La serie de R. W. Fassbinder que convierte a un culebrón familiar en un arma de lucha obrera
El rescate de 'Ocho horas no hacen un día' nos permite recuperar una joya desconocida de la televisión
BarcelonaA principios de los años setenta, Rainer Werner Fassbinder descubre la filmografía de su compatriota Douglas Sirk, uno de tantos cineastas alemanes emigrado a Hollywood, donde destacó por sus sofisticados melodramas familiares, que reflejaban desde el exceso las contradicciones de América de los cincuenta. De gran éxito comercial, las películas de Sirk, sin embargo, habían sido menospreciadas por la crítica justo por su condición melodramática. Fassbinder, en cambio, queda fascinado por títulos como Escrito en el viento o Imitación a la vida. Este joven cineasta contestatario, que ya se estaba haciendo un nombre con films de una radicalidad estética y política innegociable, decide adoptar los recursos de un género tan popular y mal visto como el melodrama, que considera un arma muy eficaz para llegar al público sin renunciar a la perspectiva crítica. Son bien conocidas las muchas películas que rodó desde estas coordenadas, como Todos nos llamamos Ali (su remake de la sirkiana Sólo el cielo lo sabe). Más arrinconada había quedado una de sus propuestas más imprescindibles en este ámbito, la serie televisiva Ocho horas no hacen un día (1972-1973), que se restauró en 2017 y nos llega ahora dentro del ciclo que Filmin dedica al cineasta.

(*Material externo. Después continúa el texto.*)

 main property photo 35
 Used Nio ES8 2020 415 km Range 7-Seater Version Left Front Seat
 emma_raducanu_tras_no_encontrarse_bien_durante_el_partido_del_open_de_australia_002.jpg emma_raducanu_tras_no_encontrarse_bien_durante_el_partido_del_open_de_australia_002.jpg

Fassbinder se propuso, ya desde el título, dirigir una serie familiar al estilo de tantas otras que se ven en televisión. En Ocho horas no hacen un día, seguimos los altibajos amorosos, laborales y vitales de los miembros de tres generaciones de una familia cualquiera en la Colonia de la época. Pero el director incorpora una visión bastante crítica con las políticas socioeconómicas en la República Federal de Alemania gobernada por Willy Brandt. Diferentes miembros de la familia tienen dificultades para encontrar un piso con un alquiler asequible, faltan guarderías públicas en los barrios populares, y se abordan también cuestiones como la violencia machista dentro del matrimonio o la xenofobia hacia los trabajadores extranjeros.

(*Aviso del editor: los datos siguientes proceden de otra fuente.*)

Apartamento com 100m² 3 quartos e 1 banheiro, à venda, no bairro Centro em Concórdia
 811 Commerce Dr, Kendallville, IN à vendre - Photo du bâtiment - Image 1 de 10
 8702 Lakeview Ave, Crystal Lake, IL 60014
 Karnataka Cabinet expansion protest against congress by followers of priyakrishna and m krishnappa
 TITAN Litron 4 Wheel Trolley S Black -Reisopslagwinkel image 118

Hay dos arcos especialmente fascinantes. Jochen (Gottfried John), el hijo de la familia, trabaja como obrero especializado en una fábrica donde, junto con otros colegas, se organiza para conseguir diferentes reivindicaciones dentro de la empresa. Fassbinder plasma desde una visión optimista esa actitud de solidaridad obrera propositiva que se traduce en unas mejores condiciones de trabajo para todos. Por su parte, la abuela de Jochen, una mujer alegre y resolutiva, decide ocupar una librería pública abandonada para ofrecer al barrio la guardería que falta. La abuela también apuesta por la autoorganización cívica, además de por preceptos educativos que no estén basados en el rigor o la disciplina. El tono desenfadado, casi anárquico, de esta subtrama recuerda más a Pippi Långstrump que a ninguna otra obra del director de Las amargas lágrimas de Petra von Kant.
Parte de la crítica de izquierdas de la época renegó de esta serie de Fassbinder por su entrega sin reparos al melodrama familiar, por el optimismo con el que muestra las luchas de la clase trabajadora, y por la apuesta por una iniciativa popular que prescinde de sindicatos, partidos políticos e instituciones. La audiencia, con mayor criterio, la recibió encantada. Cabe destacar la labor como pareja protagonista de una radiante Hanna Schygulla y de Gottfried John, impecable como héroe franco de la clase obrera, con una masculinidad sin pulir pero nada agresiva, y un carisma que nos lo hace ver como la versión alemana de estrellas del free cine al estilo de Albert Finney o, sobre todo, Richard Harris.